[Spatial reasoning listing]
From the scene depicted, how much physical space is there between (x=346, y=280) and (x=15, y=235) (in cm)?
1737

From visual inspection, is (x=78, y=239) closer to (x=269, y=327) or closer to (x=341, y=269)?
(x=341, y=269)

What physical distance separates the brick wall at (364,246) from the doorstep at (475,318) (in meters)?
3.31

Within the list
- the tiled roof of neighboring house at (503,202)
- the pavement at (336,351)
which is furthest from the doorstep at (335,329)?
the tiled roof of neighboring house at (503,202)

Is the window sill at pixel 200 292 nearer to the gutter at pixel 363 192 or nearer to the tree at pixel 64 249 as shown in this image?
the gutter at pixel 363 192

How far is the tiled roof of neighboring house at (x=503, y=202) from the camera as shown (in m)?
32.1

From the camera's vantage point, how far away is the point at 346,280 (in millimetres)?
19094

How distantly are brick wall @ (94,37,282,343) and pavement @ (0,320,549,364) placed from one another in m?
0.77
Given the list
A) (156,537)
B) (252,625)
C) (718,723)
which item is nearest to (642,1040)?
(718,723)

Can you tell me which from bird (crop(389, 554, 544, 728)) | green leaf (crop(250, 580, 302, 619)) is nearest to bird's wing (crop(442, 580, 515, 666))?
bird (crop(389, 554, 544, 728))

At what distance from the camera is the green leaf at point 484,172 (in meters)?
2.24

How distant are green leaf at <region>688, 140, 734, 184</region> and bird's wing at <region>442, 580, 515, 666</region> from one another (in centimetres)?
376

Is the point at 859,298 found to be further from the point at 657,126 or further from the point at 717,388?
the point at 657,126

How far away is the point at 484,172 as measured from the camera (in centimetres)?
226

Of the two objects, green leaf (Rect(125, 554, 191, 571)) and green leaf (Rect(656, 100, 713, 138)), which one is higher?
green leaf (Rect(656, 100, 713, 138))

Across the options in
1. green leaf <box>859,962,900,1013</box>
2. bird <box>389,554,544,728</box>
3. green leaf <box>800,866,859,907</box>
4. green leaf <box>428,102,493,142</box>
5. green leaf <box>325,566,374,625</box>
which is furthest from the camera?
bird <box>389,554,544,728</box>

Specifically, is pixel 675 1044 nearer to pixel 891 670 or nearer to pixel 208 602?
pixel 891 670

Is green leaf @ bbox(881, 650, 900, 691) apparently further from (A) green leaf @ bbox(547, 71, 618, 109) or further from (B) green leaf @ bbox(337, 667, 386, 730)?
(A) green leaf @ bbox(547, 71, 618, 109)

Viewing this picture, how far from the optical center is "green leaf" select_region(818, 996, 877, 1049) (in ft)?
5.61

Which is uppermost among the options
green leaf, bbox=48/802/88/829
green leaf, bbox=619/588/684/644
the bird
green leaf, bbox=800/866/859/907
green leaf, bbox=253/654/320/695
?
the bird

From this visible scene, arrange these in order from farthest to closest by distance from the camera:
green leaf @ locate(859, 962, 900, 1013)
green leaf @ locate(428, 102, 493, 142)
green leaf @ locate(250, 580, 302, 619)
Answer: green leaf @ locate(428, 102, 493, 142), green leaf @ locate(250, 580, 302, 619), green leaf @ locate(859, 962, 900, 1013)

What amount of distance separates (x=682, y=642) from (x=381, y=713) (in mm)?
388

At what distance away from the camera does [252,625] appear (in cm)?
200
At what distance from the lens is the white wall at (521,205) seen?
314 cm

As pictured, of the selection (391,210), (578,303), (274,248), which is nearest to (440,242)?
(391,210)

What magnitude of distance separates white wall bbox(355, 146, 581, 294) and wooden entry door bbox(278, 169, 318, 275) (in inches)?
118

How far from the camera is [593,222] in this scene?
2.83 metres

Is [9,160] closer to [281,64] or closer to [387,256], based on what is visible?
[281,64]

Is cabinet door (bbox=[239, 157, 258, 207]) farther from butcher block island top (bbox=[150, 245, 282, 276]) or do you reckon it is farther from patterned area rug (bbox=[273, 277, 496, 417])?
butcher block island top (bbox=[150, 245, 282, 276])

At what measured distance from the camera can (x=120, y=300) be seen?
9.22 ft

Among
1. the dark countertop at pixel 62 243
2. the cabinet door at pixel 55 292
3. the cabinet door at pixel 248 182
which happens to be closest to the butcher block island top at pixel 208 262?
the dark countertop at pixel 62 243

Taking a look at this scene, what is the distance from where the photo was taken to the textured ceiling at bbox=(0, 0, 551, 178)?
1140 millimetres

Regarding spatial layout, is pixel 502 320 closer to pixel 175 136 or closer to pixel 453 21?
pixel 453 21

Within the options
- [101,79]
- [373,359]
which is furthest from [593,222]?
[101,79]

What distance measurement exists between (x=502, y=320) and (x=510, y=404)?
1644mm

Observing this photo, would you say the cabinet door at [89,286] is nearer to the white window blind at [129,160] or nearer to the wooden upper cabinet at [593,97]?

Stated goal
Output the entire listing above again, keeping every line unchanged.

Exercise result
From the scene depicted, how much physical space is there between (x=346, y=280) and (x=15, y=235) (in cm)?
1737

From visual inspection, is (x=78, y=239) closer to (x=269, y=327) or closer to (x=341, y=269)?
(x=341, y=269)

What physical distance separates the brick wall at (364,246) from the doorstep at (475,318) (in meters)?
3.31

Within the list
- the tiled roof of neighboring house at (503,202)
- the pavement at (336,351)
which is furthest from the doorstep at (335,329)?
the tiled roof of neighboring house at (503,202)

Is the window sill at pixel 200 292 nearer to the gutter at pixel 363 192 or nearer to the tree at pixel 64 249 as shown in this image?
the gutter at pixel 363 192

How far is the tiled roof of neighboring house at (x=503, y=202) from the camera as shown (in m)?
32.1

From the camera's vantage point, how far away is the point at 346,280 (in millimetres)?
19094

How distantly are brick wall @ (94,37,282,343) and pavement @ (0,320,549,364) placed from one another in m?
0.77
Given the list
A) (156,537)
B) (252,625)
C) (718,723)
which item is nearest to (642,1040)?
(718,723)

Can you tell me which from bird (crop(389, 554, 544, 728)) | green leaf (crop(250, 580, 302, 619)) is nearest to bird's wing (crop(442, 580, 515, 666))?
bird (crop(389, 554, 544, 728))

At what distance from the camera is the green leaf at point 484,172 (in meters)?
2.24

How distant are green leaf at <region>688, 140, 734, 184</region> and bird's wing at <region>442, 580, 515, 666</region> from one another (in centimetres)?
376

Is the point at 859,298 found to be further from the point at 657,126 or further from the point at 717,388?
the point at 657,126

How far away is the point at 484,172 as measured from the camera (in centimetres)?
226

Of the two objects, green leaf (Rect(125, 554, 191, 571)) and green leaf (Rect(656, 100, 713, 138)), which one is higher?
green leaf (Rect(656, 100, 713, 138))

Across the options in
1. green leaf <box>859,962,900,1013</box>
2. bird <box>389,554,544,728</box>
3. green leaf <box>800,866,859,907</box>
4. green leaf <box>428,102,493,142</box>
5. green leaf <box>325,566,374,625</box>
which is furthest from the camera?
bird <box>389,554,544,728</box>

Specifically, is pixel 675 1044 nearer to pixel 891 670 or nearer to pixel 208 602?
pixel 891 670

Is green leaf @ bbox(881, 650, 900, 691) apparently further from (A) green leaf @ bbox(547, 71, 618, 109) or further from (B) green leaf @ bbox(337, 667, 386, 730)?
(A) green leaf @ bbox(547, 71, 618, 109)

Viewing this picture, how far from the optical center is "green leaf" select_region(818, 996, 877, 1049) (in ft)?
5.61

Which is uppermost among the options
green leaf, bbox=48/802/88/829
green leaf, bbox=619/588/684/644
the bird
green leaf, bbox=800/866/859/907
green leaf, bbox=253/654/320/695
?
the bird

From this visible scene, arrange these in order from farthest to closest by distance from the camera:
green leaf @ locate(859, 962, 900, 1013)
green leaf @ locate(428, 102, 493, 142)
green leaf @ locate(250, 580, 302, 619)
Answer: green leaf @ locate(428, 102, 493, 142), green leaf @ locate(250, 580, 302, 619), green leaf @ locate(859, 962, 900, 1013)

What amount of distance separates (x=682, y=642) from (x=381, y=713) (in mm)?
388

At what distance away from the camera does [252,625] appear (in cm)?
200
At what distance from the lens is the white wall at (521,205) seen?
314 cm

As pictured, of the selection (391,210), (578,303), (274,248), which is nearest to (440,242)?
(391,210)

What magnitude of distance separates white wall bbox(355, 146, 581, 294) and wooden entry door bbox(278, 169, 318, 275) (in inches)?
118

How far from the camera is [593,222] in this scene?
2.83 metres

Is [9,160] closer to [281,64] or closer to [387,256], based on what is visible?
[281,64]

Is cabinet door (bbox=[239, 157, 258, 207]) farther from butcher block island top (bbox=[150, 245, 282, 276]) or do you reckon it is farther from patterned area rug (bbox=[273, 277, 496, 417])?
butcher block island top (bbox=[150, 245, 282, 276])

At what measured distance from the camera can (x=120, y=300) be seen?
9.22 ft

Among
1. the dark countertop at pixel 62 243
2. the cabinet door at pixel 55 292
3. the cabinet door at pixel 248 182
which happens to be closest to the butcher block island top at pixel 208 262?
the dark countertop at pixel 62 243

Taking a look at this scene, what is the distance from where the photo was taken to the textured ceiling at bbox=(0, 0, 551, 178)?
1140 millimetres

Regarding spatial layout, is pixel 502 320 closer to pixel 175 136 or closer to pixel 453 21?
pixel 453 21

Within the options
- [101,79]
- [373,359]
which is furthest from [593,222]?
[101,79]

What distance measurement exists between (x=502, y=320) and (x=510, y=404)?
1644mm

Observing this photo, would you say the cabinet door at [89,286] is nearer to the white window blind at [129,160] or nearer to the wooden upper cabinet at [593,97]?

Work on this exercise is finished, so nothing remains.